» READING PASSAGE:
[Begin]

The urban center data conforms fairly closely to Zipf, displaying an overall power-law exponent of −0.98 (see Fig. 34.3). The primary deviations from Zipf are that Paris is about two and half times the size that the rest of the distribution would predict while the second agglomeration, Marseille-Aix-en-Provence, is about two thirds the size that the distribution would predict. The combination of these two factors makes Paris about seven times as large as France’s second city – whereas in a strict Zipf distribution it would be twice as large. Overall, the Zipf distribution ­displaces 17% of the French population, but this is largely due to the very poor fit of Paris – the error at the median city is only 7%.
Fig. 34.3

France urban centers, 1999

Because France is much less populous than the United States, its urban structure is also much smaller. Whereas the United States has about 900 cities with populations greater than 20,000, France (following the 1999 urban center definition) has only 170 cities above this size.


Unlike the United States and France, which both adhere closely to the Zipf regularity for all but their largest cities, the Russian city size distribution displays a distinct curvature on log-log axes over the entire range of its urban structure (see Fig. 34.4).

[End]

» SUPPLIED MATERIAL:
[Begin]

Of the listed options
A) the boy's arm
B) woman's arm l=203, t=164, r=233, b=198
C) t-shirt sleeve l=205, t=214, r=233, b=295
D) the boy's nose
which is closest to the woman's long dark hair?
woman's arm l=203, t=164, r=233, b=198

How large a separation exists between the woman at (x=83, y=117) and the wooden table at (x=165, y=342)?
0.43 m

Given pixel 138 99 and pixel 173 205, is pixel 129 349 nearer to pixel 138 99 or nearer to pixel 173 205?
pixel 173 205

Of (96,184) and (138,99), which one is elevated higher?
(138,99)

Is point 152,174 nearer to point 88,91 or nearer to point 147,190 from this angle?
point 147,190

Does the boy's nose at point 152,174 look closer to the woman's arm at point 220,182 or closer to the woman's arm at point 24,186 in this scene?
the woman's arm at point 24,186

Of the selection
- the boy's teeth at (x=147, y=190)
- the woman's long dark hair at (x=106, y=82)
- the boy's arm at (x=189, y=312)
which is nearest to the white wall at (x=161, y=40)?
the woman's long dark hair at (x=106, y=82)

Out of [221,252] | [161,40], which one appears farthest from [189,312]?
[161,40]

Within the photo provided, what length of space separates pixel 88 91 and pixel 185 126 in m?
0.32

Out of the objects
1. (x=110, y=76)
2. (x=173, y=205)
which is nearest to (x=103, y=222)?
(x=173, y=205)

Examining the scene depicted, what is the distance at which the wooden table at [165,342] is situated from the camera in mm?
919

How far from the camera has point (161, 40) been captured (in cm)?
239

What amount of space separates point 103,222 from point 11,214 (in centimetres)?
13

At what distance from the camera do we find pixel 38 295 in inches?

[End]

» REQUESTS:
**a)** Answer these about the passage on city size distributions:
(i) What overall power-law exponent does the French urban center data show?
(ii) Under the 1999 urban center definition, how many French cities have more than 20,000 people?
(iii) About how many times larger than France's second city is Paris?
**b)** Repeat the part of the passage on city size distributions that begins at the words "The urban center" and stops after "is only 7%.".
**c)** Go on with the passage on city size distributions from the point where it stops.
The records have nothing to do with what comes next.

» TASK-BY-TASK RESULTS:
**a)**
(i) −0.98
(ii) 170
(iii) About seven times

**b)**
The urban center data conforms fairly closely to Zipf, displaying an overall power-law exponent of −0.98 (see Fig. 34.3). The primary deviations from Zipf are that Paris is about two and half times the size that the rest of the distribution would predict while the second agglomeration, Marseille-Aix-en-Provence, is about two thirds the size that the distribution would predict. The combination of these two factors makes Paris about seven times as large as France’s second city – whereas in a strict Zipf distribution it would be twice as large. Overall, the Zipf distribution ­displaces 17% of the French population, but this is largely due to the very poor fit of Paris – the error at the median city is only 7%.

**c)**
Fig. 34.4

Distribution of Russian city sizes

The substantially different Russian urban structure is not surprising given the radically different physical, social, and economic environment in which it developed. Much of Russia’s urbanization took place during the Soviet period when internal migration was intensely managed by the central government, which pursued objectives such as the extraction of natural resources, the occupation of territory that might be claimed by China, and the movement of industrial production away from the potential front with Western Europe. Policies of forced and incentivized migration, costly investments in infrastructure, and intensive subsidies to far-flung cities in inhospitable locations increased both the number and the size of cities in remote parts of the Soviet Union (Hill and Gaddy 2003). A basic reality of this system, which we will make use of in our model, was that moving down the urban hierarchy was generally easier than moving up it. A person living in Moscow might be assigned a job in a minor industrial center in Siberia, but a person living in that Siberian city would be unlikely to be assigned to Moscow. This system insured that the smaller (and often colder and ­generally less hospitable) industrial cities of Siberia remained populated in spite of Russian citizens’ inclinations to move elsewhere (Hill and Gaddy 2003; Iyer 2003).

Russian urban agglomerations are easier to define than their US and French counterparts because of the way that Soviet planners designed the Russian urban structure (Hill and Gaddy 2003). The desire to spread population over the vast territory of the Russian empire created large distances between cities, while the planned nature of these cities reduced or eliminated urban sprawl in most cases. Because Russian cities tend to be distinct and compact, Russian city population numbers and urban agglomeration numbers tend to coincide, requiring the aggregation of suburbs with central cities only for Moscow and St. Petersburg. The data generated by the Russian census are therefore appropriate for our purpose without adjustment beyond the agglomeration of these suburbs.

The overall best fit power-law for this data has an exponent of −0.92 – a number close enough to unity that some authors have failed to remark on it. Our measure of total error indicates that the fit between the Russian distribution and the Zipf distribution is similar to that for the US and France, misplacing 16% of the population (as compared to 15% and 17% respectively), but this apparent similarity is misleading. This shows up in a median error figure of 17% (as compared to about 10% for the US and 7% for France). While distributions for the US and France are generally Zipf like, with departures in the largest cities, the Russian distribution is distinctly curved as shown in Fig. 34.5.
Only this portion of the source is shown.